Francesca Córdova e o rosto da moda sustentável

francesca_capa_evenmore.png

foto reprodução

 

Aléxia Saraiva

 

Um dos questionamentos que caminha ao lado do movimento do slow fashion é como viabilizar uma moda sustentável equilibrando a autenticidade com a oferta ao consumidor de um modo acessível. Neste cenário, a estilista Francesca Cordova é um dos maiores nomes curitibanos. Com foco em peças desenvolvidas com técnicas manuais, como o crochê e o bordado, a marca investe no artwear – a arte de se vestir – combinando a reflexão sobre uma moda sustentável com a personalidade própria das suas coleções.

 

No fim de novembro, Francesca esteve presente na primeira semana brasileira de moda sustentável, a Brasil Eco Fashion Week, que aconteceu em São Paulo. O evento (como divulgamos aqui) tinha como objetivo promover marcas nacionais que oferecem moda engajada com a consciência de consumo e preservação ambiental, e para isso contou com desfiles, palestras, workshops e um showroom que disponibilizava as peças tanto para lojistas como para o consumidor final. 

 

“Foi uma iniciativa corajosa, e foi impecável.
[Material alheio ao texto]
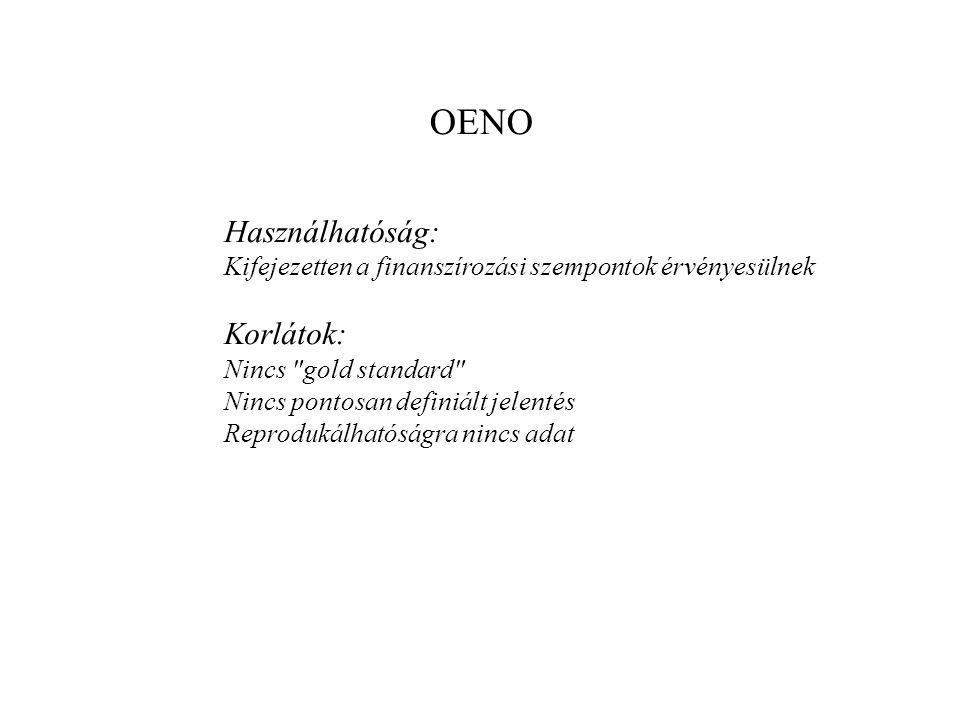 OENO Használhatóság: Kifejezetten a finanszírozási szempontok érvényesülnek Korlátok: Nincs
Eles tiveram essa sabedoria de perceber que a moda sustentável precisa ter um apelo, que precisa ter não só o ativismo, mas também a sensibilidade de conseguir transmitir para as pessoas o desejo de moda”, conta Francesca, que participou dos desfiles com sua coleção MANUS.

 

O ativismo do qual ela fala esteve presente no evento sob o viés de mais de trinta marcas brasileiras, cada qual com sua própria proposta de consumo consciente. Foi um contexto que favoreceu o olhar e o fazer de Francesca. “Minha visão da sustentabilidade é um pouco mais ampla, no sentido de que eu acho que as pessoas têm que ser sustentáveis como seres humanos: estar bem consigo mesmo, fazer escolhas melhores, ter menos ansiedade com relação ao consumo”. 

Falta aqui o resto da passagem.